**SUPPLIED MATERIAL**
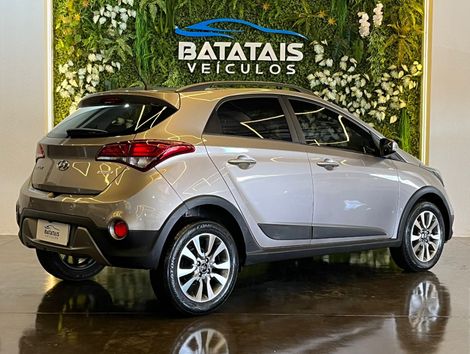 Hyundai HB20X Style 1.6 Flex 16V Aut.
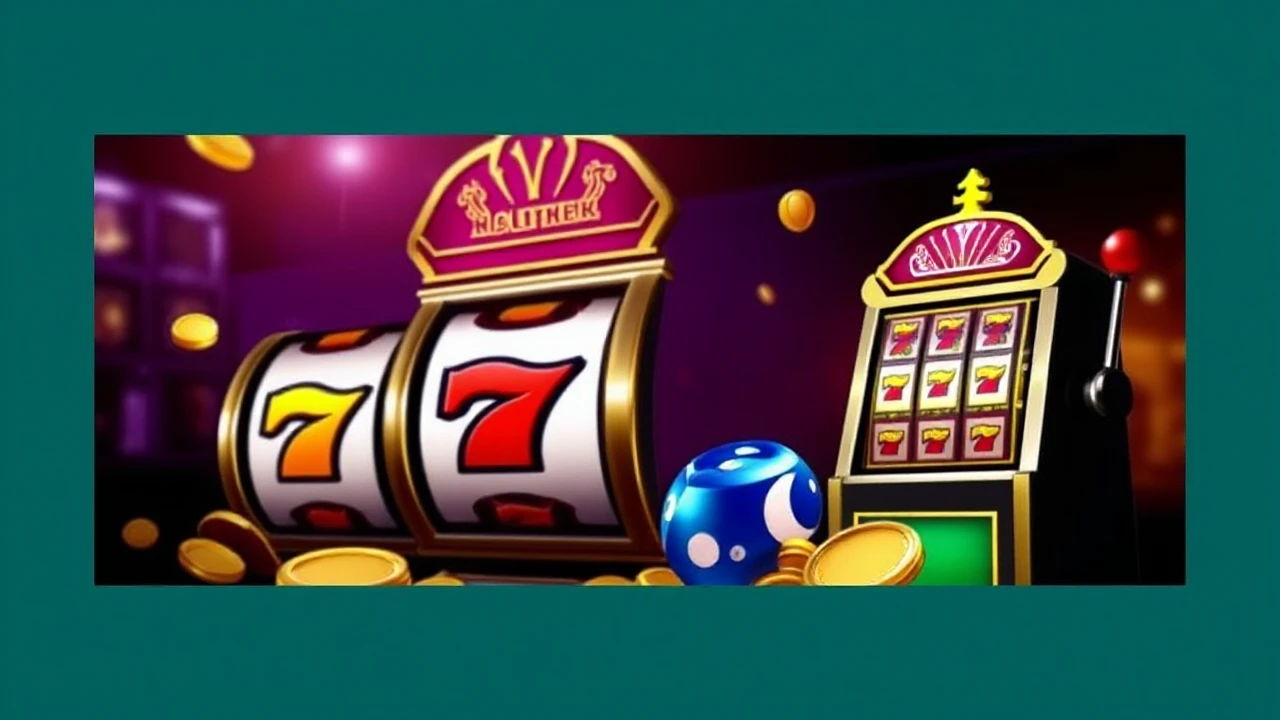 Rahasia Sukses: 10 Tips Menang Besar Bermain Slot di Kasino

==

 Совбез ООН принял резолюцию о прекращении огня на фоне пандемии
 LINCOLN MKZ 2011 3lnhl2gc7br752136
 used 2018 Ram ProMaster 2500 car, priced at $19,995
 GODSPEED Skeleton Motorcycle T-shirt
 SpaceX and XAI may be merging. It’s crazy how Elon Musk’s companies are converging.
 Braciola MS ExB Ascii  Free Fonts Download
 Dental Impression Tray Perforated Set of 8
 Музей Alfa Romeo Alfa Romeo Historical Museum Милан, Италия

**EXERCISE**
Copy the records above exactly, beginning at the line that contains "used 2018 Ram" and stopping after the line that contains "Музей Alfa Romeo".

**ANSWER TO THIS PROBLEM**
 used 2018 Ram ProMaster 2500 car, priced at $19,995
 GODSPEED Skeleton Motorcycle T-shirt
 SpaceX and XAI may be merging. It’s crazy how Elon Musk’s companies are converging.
 Braciola MS ExB Ascii  Free Fonts Download
 Dental Impression Tray Perforated Set of 8
 Музей Alfa Romeo Alfa Romeo Historical Museum Милан, Италия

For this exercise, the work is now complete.